The radio owner got a new radio, and the mattress buyer got about $2,000 back, he said. 

The volunteers also encourage people who are planning a big purchase to call the office first, so they can research the seller. 

''We want to prevent people from becoming victims,'' Carney said. 
The Coral Springs office said that last year it worked 152 cases, recovering more than $182,000 in cash or services. Through September of this year, the total was more than $92,000 after 85 cases. 

No one with a problem is turned away. 

Daniel and Lucy Antosia, both in their 80s and of Deerfield Beach, walked into the Coral Springs office last Wednesday because they had a problem, and the couple had heard that this was a place that helped seniors. 

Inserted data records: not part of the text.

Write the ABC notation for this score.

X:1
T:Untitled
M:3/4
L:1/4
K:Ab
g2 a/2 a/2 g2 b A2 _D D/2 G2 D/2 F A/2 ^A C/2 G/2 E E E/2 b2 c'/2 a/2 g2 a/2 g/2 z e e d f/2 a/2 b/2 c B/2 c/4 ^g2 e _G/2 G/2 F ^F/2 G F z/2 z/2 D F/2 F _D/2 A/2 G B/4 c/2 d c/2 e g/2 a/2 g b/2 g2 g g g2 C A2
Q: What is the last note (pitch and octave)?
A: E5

Lucy Antosia has a disabled parking permit, but it fell off the rear-view mirror of the couple's 2002 Toyota Camry. They got a $254 parking ticket. 
''We almost panicked. Where are we gonna come up with $254?'' Daniel Antosia said. 

Yeager and volunteer Fay Staub, 79, were able to help. They helped the couple photocopy the parking pass, wrote an explanation of what happened and told the couple where to send it. 

Moments later, Staub was back to work on another case. ''We're very happy whenever we get a case closed and settled,'' she said.